I took my boards on wednesday the 27th, spent the next two days stressed to the max. I was soo worried. When i took the nclex exam, the computer shut off at 85 questions, and it only took me 45min. I didn't have any med calculations, no culture questions, and mainly priority questions. i wanted to scream at the computer, I thought for sure I had failed. But I was so happy to have my husband call me at work on friday to tell me that I passed!!! Now I am having to threaten my place of work that I will find another job because the hospital I work at has done away with hiring any new LPN's in the whole hospital, except on my unit, and the LPN's still employeed in the rest of the hospital are doing CNA work. I meet with the director of my unit and my nursing manager on wednesday to see what they are going to offer me. I am glad they do not want to lose me, but I am also afraid that what has happened to the rest of the LPN's will happen to me also. I feel i deserve to work as an LPN, I have earned the title, and spent the last year of my life neglecting my family. I am continuing on for my RN, which they have said I will move up to when I pass those boards, but I do not want to end up working as an aide for the next year. I want the experience as an LPN. I just don't know if I should keep my part-time status, and look for a LPN position as PRN somewhere else or stay and take the LPN position. It drives me nuts to know that the hospital is doing away with LPNs.

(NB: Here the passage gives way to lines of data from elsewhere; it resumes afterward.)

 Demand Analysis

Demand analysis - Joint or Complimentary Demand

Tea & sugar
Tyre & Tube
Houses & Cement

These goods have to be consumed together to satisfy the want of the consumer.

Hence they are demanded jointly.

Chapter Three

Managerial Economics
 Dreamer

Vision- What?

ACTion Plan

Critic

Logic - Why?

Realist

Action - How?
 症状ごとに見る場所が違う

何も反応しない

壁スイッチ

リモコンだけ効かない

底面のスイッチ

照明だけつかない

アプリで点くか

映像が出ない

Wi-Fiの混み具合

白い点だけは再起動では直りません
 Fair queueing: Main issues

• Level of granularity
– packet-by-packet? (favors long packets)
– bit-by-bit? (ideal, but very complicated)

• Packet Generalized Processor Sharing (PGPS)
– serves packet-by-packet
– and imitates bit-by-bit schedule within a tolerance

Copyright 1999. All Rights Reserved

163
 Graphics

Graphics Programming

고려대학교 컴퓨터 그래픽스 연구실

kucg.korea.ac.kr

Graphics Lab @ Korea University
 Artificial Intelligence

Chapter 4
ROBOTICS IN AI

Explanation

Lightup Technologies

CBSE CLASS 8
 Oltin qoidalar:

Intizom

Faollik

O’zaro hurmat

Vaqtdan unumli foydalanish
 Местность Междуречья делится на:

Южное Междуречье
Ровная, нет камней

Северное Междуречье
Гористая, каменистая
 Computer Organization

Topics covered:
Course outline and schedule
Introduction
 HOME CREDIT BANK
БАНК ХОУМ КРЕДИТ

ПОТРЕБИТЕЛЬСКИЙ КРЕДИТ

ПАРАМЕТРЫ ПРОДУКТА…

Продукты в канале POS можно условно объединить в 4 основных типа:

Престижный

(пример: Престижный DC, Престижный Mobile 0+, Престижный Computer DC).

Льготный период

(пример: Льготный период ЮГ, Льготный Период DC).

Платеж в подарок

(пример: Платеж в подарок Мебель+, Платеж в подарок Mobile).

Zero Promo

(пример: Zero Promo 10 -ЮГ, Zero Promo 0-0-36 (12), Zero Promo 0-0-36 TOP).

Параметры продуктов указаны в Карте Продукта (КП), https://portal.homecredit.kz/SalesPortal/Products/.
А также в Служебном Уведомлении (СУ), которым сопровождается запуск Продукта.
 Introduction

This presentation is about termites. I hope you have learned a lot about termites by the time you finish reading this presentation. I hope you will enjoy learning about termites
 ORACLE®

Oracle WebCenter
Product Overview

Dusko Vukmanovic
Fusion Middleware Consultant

Please Help and tell me what you think. thanks for reading my long venting!
Jan 1, '07
It is hard to know what to do - if you like the facility and "know the ropes" staying there while you go to school will be less stressful, even if you are doing aid work. On the other hand you are an LPN and should be allowed to work as such. I guess I would go with my heart - that is the only way you will be satisfied either way. Good luck making a decision, it will be a hard one.
Jan 2, '07
Thanks for the reply. I go tomorrow to discuss what they are going to offer me. I really need the money, I am paying for school myself, and my husband's job has cut back their hours, so the pay increase would be wonderful, we are not even really making ends meet from one check to the next, and add the money it takes to go to school and clinical 4 days a week plus daycare. I just wish I had a clear cut choice to make. One question, does life EVER really get any better?!